Sekgororoane mentioned certain sport and cultural events that could attract tourists to Botswana. These included the Domboshaba Cultural Festival, the Kuru Cultural Festival, the Dithubaruba Cultural Festival, the WKCAF and the Gaborone Marathon.
The annual Domboshaba Cultural Festival was held in October this year. During this festival, the Bakalanga, other ethnic groups and tourists gather together and celebrate the Kalanga language. Held in Domboshaba in the North East district, the festival attracts visitors from all over the world, including United Bible Translators and Zimbabwean Kalangas.
The renowned Kuru Dance Festival is the traditional dance festival of the Basarwa organised by the Kuru Cultural Center. Since 1997, the three-day festival has annually celebrated the cultural heritage of Botswana’s first people, known also as the San or Bushmen. The festival is held in D’Kar, just north of Ghanzi in the Kalahari Desert. Those watching the Basarwa perform might be surprised to see them replace their traditional clothing with regular street clothes once the festival is over. However, these street clothes are testament to how this group of people have had to change their lifestyles. Southern Africa’s original inhabitants and synonymous with the Kalahari Desert, the San have been forced out of their homes by settlements and animal preservations and have had to find means other than traditional hunting and gathering to support their families. After 300, 000 years, their traditions are fading, which is why festivals like these are important as they encourage respect for different cultures.
The annual Dithubaruba Festival showcases the Bakwena culture. The festival is named after a heritage site west of Molepolole where the Bakwena waged war against the Boers. Dithubaruba is also the name of a burial site for one of the Bakwena chiefs, Kgosi Kgosidintsi. The festival, now four years old, starts and ends with tradition. Traditional dancing and poetry is on display, traditional attire is worn by participants and traditional cuisine is served. It is held at the Kgosi Sechele Museum. Once a police station, the building was renovated and re-opened as a museum by the community. Now the museum hosts a number of community activities including art classes and marimba classes for children and possesses a collection of books about the Bakwena and other tribes.
The Western Kgalagadi Cultural Association is a new cultural group that has been formed by members of villages in the region. Botswana’s first WKCAF ever took place this year in Kang and was hosted by the association and Conservation International (CI). The festival aims to promote, preserve and showcase the Sesarwa (San) and Sekgalagadi (Shengologa) cultures. Viewers are able to see different aspects of tsutsube San dancing, the making of traditional crafts, San healing dances and the ngwale initiation ceremony which welcomes young girls into womanhood. According to Isang Pilane of CI, the festival will complement the internationally acclaimed Kuru San Dance Festival.

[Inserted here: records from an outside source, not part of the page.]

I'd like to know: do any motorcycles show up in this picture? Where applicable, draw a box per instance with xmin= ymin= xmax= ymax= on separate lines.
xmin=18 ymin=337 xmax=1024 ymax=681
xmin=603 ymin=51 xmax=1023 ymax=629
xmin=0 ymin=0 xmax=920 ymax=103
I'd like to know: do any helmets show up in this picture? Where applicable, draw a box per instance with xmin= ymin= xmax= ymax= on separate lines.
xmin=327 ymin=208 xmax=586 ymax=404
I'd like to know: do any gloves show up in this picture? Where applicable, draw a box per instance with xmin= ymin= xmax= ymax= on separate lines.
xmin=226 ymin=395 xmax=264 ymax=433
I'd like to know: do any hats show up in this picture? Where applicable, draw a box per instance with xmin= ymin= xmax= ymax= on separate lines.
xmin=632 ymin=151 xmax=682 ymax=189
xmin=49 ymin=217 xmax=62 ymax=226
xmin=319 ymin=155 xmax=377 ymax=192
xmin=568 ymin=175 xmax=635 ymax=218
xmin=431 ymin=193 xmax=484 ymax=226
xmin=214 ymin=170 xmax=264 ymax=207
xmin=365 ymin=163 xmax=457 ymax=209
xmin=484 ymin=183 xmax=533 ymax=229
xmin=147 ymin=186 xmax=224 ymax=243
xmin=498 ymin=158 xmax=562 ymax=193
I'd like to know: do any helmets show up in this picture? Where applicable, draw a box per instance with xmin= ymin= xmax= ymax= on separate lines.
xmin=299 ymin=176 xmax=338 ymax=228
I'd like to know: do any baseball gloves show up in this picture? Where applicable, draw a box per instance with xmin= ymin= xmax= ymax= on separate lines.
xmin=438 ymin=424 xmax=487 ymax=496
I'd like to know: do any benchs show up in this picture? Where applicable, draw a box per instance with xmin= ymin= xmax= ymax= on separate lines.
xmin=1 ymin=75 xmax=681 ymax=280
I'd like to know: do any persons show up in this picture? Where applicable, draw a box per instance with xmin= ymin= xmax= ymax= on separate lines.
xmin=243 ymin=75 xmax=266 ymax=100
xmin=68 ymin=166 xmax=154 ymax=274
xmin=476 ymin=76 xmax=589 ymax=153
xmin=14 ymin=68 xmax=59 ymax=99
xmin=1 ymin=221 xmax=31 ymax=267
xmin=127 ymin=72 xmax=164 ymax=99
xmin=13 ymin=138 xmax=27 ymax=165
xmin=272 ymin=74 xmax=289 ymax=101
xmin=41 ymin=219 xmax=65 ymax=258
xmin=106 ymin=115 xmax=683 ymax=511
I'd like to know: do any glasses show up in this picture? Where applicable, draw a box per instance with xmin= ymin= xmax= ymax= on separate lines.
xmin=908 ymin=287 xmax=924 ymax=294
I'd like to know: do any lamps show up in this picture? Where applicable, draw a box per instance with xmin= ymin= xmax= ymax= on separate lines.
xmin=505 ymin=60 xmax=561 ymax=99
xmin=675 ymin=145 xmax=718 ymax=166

The Gabarone City Marathon, which first occurred in April this year, is the second of its kind in Botswana, after the annual Bosele Marathon in Selebi-Phikwe, which has been Botswana’s flagship long distance route in the past. The 42.2 kilometre Gaborone Marathon begins and ends at the Phakalane Golf Estate, just northeast of Gaborone. There is also a 10 kilometre and 4 kilometre race. The marathon is divided by gender and each gender race is divided into three categories based on age. Winners of each category of the marathon wins 10 000 Botswana pula.
These cultural and sporting events attract both international and local visitors, who can take part in the events and celebrate Botswana’s unique mix of culture and peoples.